The agencies plan to collaborate on fund raising and save money
by not duplicating services, said Sue Taoka, executive director of
the preservation and development authority.
Funding for the project totals $7 million from Seattle, King
County and state governments; $9 million in tax-exempt bonds and
low-interest loans, and $3.5 million from a capital campaign. That
makes it the largest public-private partnership in the district's
history.
Santos thought of the idea of Village Square in 1974, when he
headed the district's preservation and development authority. But
construction didn't begin until two years ago, when workers cleaned
the site - soured after years of diesel and other fuel spills. When
the cleaning began, Buddhist monks in flowing tangerine robes
blessed the land and chanted prayers.
During chicken dinners with hot tea, a small group of community
leaders had bandied about several ideas of what the site should be.

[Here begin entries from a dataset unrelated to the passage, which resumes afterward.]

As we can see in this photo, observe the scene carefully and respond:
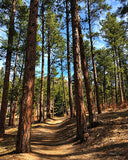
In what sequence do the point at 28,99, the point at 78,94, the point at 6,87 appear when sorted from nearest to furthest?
the point at 28,99 → the point at 78,94 → the point at 6,87

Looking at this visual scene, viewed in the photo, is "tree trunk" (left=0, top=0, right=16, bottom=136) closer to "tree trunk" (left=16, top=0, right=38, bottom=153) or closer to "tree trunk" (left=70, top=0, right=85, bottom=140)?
"tree trunk" (left=16, top=0, right=38, bottom=153)

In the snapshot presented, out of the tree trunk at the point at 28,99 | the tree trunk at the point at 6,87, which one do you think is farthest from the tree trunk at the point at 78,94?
the tree trunk at the point at 6,87

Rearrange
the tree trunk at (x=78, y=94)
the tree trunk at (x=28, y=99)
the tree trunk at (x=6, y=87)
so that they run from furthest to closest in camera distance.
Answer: the tree trunk at (x=6, y=87)
the tree trunk at (x=78, y=94)
the tree trunk at (x=28, y=99)

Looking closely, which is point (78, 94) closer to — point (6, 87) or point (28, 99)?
point (28, 99)

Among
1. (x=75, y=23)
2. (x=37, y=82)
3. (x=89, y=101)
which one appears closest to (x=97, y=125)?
(x=89, y=101)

There was talk about opening a hotel. Later, some fancied the site
for a new post office. Discussion also included leasing storefront
space to Starbucks and other popular eateries. And there was always
concern that the city would continue to use the site to store bus
shelters, repair vehicles or do other dirty work.
"We didn't want that," said Tomio Moriguchi, chairman of
Uwajimaya, "but we had to figure out what we wanted in its place."
Discussions ongoing
Even now, there is a constant discussion about what the site
should mean for the neighborhood.
Moriguchi views the site as an anchor for the social services,
but not its economic core.
"It's an important border, but it's not going to be the center
of the universe," he said.
Others see the village as a milestone for the district.
"When established, it can be the voice for Asians and Pacific
Islanders," said Garry Tang, director of aging-and-adult services
for the Asian Counseling and Referral Service.
For all the talk and dreaming, ensuring housing for the elderly
has been key to the project. When Pioneer Square and the Pike Place
Market were renovated, Santos said, longtime residents were
displaced.
"The goal is to preserve the neighborhood for people who live
here," Santos said. "This is still their community."